Index a protein database for fast searching.

Usage: java -cp MSGFDB.jar msdbsearch.BuildSA
	-d DatabaseFile (*.fasta or *.fa)
	[-tda 0/1/2] (0: target only, 1: target-decoy database only, 2: both)

Parameters:

-d DbPath
- Name of a protein database (*.fasta or *.fa)
- Database file must ends with ".fasta" or ".fa".
-tda 0/1/2
- If 0, only "DatabaseFile" will be indexed.
- If 1, a new database file (*.revConcat.fasta) will be generated by appending reversed proteins. This forward-reverse database will be indexed.
- If 2, both the original database and the forward-reverse database file will be indexed.
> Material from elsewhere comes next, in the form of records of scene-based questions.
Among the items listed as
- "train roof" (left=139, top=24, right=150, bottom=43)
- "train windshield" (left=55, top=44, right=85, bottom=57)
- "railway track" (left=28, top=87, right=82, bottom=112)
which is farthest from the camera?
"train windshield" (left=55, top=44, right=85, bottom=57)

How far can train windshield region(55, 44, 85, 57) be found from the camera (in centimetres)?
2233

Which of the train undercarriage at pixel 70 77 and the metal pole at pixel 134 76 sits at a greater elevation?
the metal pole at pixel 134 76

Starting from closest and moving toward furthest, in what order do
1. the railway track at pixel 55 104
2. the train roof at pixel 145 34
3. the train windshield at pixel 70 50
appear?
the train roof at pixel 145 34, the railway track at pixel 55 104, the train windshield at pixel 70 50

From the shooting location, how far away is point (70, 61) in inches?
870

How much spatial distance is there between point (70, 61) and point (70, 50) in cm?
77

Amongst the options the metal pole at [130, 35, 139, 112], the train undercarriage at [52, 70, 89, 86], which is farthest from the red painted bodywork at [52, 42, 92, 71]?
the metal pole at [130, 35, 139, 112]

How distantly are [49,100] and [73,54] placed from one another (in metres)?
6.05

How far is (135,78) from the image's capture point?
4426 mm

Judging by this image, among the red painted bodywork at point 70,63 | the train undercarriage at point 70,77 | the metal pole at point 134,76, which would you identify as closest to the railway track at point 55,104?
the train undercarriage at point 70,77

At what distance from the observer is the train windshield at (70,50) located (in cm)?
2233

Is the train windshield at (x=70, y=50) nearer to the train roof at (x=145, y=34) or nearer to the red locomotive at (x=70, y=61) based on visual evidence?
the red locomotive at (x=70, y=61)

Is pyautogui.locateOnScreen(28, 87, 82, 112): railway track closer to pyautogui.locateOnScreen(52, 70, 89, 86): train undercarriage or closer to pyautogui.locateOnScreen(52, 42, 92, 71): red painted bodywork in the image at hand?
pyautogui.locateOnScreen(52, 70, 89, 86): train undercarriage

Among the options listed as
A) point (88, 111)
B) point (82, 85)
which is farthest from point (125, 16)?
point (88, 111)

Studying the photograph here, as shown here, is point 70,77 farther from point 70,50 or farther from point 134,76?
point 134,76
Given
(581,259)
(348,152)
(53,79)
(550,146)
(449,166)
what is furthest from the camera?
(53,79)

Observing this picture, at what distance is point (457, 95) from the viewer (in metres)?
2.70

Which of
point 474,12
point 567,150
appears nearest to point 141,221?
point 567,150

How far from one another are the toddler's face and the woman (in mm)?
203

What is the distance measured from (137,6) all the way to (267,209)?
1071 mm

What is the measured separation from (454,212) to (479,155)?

BuildSA creates a suffix array of the protein database. For an input database file DBFileName.fasta, BuildSA will generate 4 auxiliary files (DbFileName.canno, DBFileName.cnlcp, DBFileName.csarr, DBFileName.cseq).It needs to be executed only once per each database file.